→ **PROMPT**:
Give an exact copy of the data that follows.
━━━━━ INFORMATION PROVIDED ━━━━━
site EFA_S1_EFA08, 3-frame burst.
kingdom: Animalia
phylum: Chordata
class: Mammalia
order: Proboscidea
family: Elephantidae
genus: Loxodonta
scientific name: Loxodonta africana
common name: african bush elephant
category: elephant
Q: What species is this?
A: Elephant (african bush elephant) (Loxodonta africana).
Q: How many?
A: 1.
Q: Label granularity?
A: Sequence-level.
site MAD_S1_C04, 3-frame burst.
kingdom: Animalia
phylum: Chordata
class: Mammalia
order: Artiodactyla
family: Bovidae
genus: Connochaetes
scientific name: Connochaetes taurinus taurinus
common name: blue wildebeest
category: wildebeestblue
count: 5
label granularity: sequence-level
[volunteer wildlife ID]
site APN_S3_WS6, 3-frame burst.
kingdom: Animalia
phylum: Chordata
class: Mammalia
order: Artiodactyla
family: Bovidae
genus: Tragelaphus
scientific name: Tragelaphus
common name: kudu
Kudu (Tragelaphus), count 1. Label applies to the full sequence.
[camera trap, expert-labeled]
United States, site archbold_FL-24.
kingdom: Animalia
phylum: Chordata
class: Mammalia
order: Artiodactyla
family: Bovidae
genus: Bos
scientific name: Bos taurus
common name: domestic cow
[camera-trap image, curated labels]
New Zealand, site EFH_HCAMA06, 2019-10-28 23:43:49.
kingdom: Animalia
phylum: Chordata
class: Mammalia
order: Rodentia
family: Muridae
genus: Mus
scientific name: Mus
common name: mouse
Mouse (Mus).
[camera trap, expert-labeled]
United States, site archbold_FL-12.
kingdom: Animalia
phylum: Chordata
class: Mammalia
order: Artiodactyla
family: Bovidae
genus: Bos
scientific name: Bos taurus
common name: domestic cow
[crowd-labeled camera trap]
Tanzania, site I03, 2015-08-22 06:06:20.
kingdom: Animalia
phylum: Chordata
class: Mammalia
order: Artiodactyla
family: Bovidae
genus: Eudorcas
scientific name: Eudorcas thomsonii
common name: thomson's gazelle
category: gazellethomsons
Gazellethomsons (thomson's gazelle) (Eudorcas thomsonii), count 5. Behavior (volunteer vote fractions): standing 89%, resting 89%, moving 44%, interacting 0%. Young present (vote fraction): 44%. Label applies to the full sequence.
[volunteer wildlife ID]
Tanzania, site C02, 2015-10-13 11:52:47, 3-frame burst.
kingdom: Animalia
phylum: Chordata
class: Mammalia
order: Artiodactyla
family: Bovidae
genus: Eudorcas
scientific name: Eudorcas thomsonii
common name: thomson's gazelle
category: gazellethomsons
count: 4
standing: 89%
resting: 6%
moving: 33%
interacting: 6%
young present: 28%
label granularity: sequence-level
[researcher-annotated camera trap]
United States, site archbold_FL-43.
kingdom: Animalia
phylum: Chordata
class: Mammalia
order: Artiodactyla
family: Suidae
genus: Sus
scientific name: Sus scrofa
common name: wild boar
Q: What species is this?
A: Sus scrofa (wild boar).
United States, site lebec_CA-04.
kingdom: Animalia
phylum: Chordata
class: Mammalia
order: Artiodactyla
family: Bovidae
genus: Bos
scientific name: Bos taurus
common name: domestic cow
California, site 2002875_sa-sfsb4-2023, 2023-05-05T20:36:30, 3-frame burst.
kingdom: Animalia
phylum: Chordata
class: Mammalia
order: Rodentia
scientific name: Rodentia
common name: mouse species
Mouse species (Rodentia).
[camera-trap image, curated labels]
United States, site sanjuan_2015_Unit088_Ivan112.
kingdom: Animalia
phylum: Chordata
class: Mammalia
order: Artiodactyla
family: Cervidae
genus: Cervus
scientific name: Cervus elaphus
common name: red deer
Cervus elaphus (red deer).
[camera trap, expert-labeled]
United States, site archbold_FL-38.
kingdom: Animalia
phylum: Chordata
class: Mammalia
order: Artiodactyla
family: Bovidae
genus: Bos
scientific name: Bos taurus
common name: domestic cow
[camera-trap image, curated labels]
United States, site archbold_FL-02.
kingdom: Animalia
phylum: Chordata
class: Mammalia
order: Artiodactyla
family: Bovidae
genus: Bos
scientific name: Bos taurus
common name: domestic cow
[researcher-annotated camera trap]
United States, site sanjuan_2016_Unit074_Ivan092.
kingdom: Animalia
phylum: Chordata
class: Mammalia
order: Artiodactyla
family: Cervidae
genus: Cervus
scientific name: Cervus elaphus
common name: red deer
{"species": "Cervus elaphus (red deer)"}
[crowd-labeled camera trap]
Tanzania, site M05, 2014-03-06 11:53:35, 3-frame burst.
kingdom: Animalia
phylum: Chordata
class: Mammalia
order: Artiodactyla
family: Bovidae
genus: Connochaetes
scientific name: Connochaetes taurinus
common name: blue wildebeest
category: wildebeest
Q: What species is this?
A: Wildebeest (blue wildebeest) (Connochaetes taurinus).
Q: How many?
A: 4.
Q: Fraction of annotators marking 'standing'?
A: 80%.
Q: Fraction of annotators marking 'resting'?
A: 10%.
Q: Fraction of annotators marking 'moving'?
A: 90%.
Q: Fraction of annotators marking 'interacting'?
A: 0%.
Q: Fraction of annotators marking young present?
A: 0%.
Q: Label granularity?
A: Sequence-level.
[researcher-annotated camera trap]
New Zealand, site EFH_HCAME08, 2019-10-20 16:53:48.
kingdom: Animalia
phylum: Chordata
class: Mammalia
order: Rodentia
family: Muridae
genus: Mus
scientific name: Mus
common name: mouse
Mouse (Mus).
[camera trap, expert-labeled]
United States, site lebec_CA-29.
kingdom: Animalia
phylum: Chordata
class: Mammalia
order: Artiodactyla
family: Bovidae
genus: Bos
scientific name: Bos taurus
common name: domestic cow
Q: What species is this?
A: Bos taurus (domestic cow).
━━━━━
→ **RESPONSE**:
site EFA_S1_EFA08, 3-frame burst.
kingdom: Animalia
phylum: Chordata
class: Mammalia
order: Proboscidea
family: Elephantidae
genus: Loxodonta
scientific name: Loxodonta africana
common name: african bush elephant
category: elephant
Q: What species is this?
A: Elephant (african bush elephant) (Loxodonta africana).
Q: How many?
A: 1.
Q: Label granularity?
A: Sequence-level.
site MAD_S1_C04, 3-frame burst.
kingdom: Animalia
phylum: Chordata
class: Mammalia
order: Artiodactyla
family: Bovidae
genus: Connochaetes
scientific name: Connochaetes taurinus taurinus
common name: blue wildebeest
category: wildebeestblue
count: 5
label granularity: sequence-level
[volunteer wildlife ID]
site APN_S3_WS6, 3-frame burst.
kingdom: Animalia
phylum: Chordata
class: Mammalia
order: Artiodactyla
family: Bovidae
genus: Tragelaphus
scientific name: Tragelaphus
common name: kudu
Kudu (Tragelaphus), count 1. Label applies to the full sequence.
[camera trap, expert-labeled]
United States, site archbold_FL-24.
kingdom: Animalia
phylum: Chordata
class: Mammalia
order: Artiodactyla
family: Bovidae
genus: Bos
scientific name: Bos taurus
common name: domestic cow
[camera-trap image, curated labels]
New Zealand, site EFH_HCAMA06, 2019-10-28 23:43:49.
kingdom: Animalia
phylum: Chordata
class: Mammalia
order: Rodentia
family: Muridae
genus: Mus
scientific name: Mus
common name: mouse
Mouse (Mus).
[camera trap, expert-labeled]
United States, site archbold_FL-12.
kingdom: Animalia
phylum: Chordata
class: Mammalia
order: Artiodactyla
family: Bovidae
genus: Bos
scientific name: Bos taurus
common name: domestic cow
[crowd-labeled camera trap]
Tanzania, site I03, 2015-08-22 06:06:20.
kingdom: Animalia
phylum: Chordata
class: Mammalia
order: Artiodactyla
family: Bovidae
genus: Eudorcas
scientific name: Eudorcas thomsonii
common name: thomson's gazelle
category: gazellethomsons
Gazellethomsons (thomson's gazelle) (Eudorcas thomsonii), count 5. Behavior (volunteer vote fractions): standing 89%, resting 89%, moving 44%, interacting 0%. Young present (vote fraction): 44%. Label applies to the full sequence.
[volunteer wildlife ID]
Tanzania, site C02, 2015-10-13 11:52:47, 3-frame burst.
kingdom: Animalia
phylum: Chordata
class: Mammalia
order: Artiodactyla
family: Bovidae
genus: Eudorcas
scientific name: Eudorcas thomsonii
common name: thomson's gazelle
category: gazellethomsons
count: 4
standing: 89%
resting: 6%
moving: 33%
interacting: 6%
young present: 28%
label granularity: sequence-level
[researcher-annotated camera trap]
United States, site archbold_FL-43.
kingdom: Animalia
phylum: Chordata
class: Mammalia
order: Artiodactyla
family: Suidae
genus: Sus
scientific name: Sus scrofa
common name: wild boar
Q: What species is this?
A: Sus scrofa (wild boar).
United States, site lebec_CA-04.
kingdom: Animalia
phylum: Chordata
class: Mammalia
order: Artiodactyla
family: Bovidae
genus: Bos
scientific name: Bos taurus
common name: domestic cow
California, site 2002875_sa-sfsb4-2023, 2023-05-05T20:36:30, 3-frame burst.
kingdom: Animalia
phylum: Chordata
class: Mammalia
order: Rodentia
scientific name: Rodentia
common name: mouse species
Mouse species (Rodentia).
[camera-trap image, curated labels]
United States, site sanjuan_2015_Unit088_Ivan112.
kingdom: Animalia
phylum: Chordata
class: Mammalia
order: Artiodactyla
family: Cervidae
genus: Cervus
scientific name: Cervus elaphus
common name: red deer
Cervus elaphus (red deer).
[camera trap, expert-labeled]
United States, site archbold_FL-38.
kingdom: Animalia
phylum: Chordata
class: Mammalia
order: Artiodactyla
family: Bovidae
genus: Bos
scientific name: Bos taurus
common name: domestic cow
[camera-trap image, curated labels]
United States, site archbold_FL-02.
kingdom: Animalia
phylum: Chordata
class: Mammalia
order: Artiodactyla
family: Bovidae
genus: Bos
scientific name: Bos taurus
common name: domestic cow
[researcher-annotated camera trap]
United States, site sanjuan_2016_Unit074_Ivan092.
kingdom: Animalia
phylum: Chordata
class: Mammalia
order: Artiodactyla
family: Cervidae
genus: Cervus
scientific name: Cervus elaphus
common name: red deer
{"species": "Cervus elaphus (red deer)"}
[crowd-labeled camera trap]
Tanzania, site M05, 2014-03-06 11:53:35, 3-frame burst.
kingdom: Animalia
phylum: Chordata
class: Mammalia
order: Artiodactyla
family: Bovidae
genus: Connochaetes
scientific name: Connochaetes taurinus
common name: blue wildebeest
category: wildebeest
Q: What species is this?
A: Wildebeest (blue wildebeest) (Connochaetes taurinus).
Q: How many?
A: 4.
Q: Fraction of annotators marking 'standing'?
A: 80%.
Q: Fraction of annotators marking 'resting'?
A: 10%.
Q: Fraction of annotators marking 'moving'?
A: 90%.
Q: Fraction of annotators marking 'interacting'?
A: 0%.
Q: Fraction of annotators marking young present?
A: 0%.
Q: Label granularity?
A: Sequence-level.
[researcher-annotated camera trap]
New Zealand, site EFH_HCAME08, 2019-10-20 16:53:48.
kingdom: Animalia
phylum: Chordata
class: Mammalia
order: Rodentia
family: Muridae
genus: Mus
scientific name: Mus
common name: mouse
Mouse (Mus).
[camera trap, expert-labeled]
United States, site lebec_CA-29.
kingdom: Animalia
phylum: Chordata
class: Mammalia
order: Artiodactyla
family: Bovidae
genus: Bos
scientific name: Bos taurus
common name: domestic cow
Q: What species is this?
A: Bos taurus (domestic cow).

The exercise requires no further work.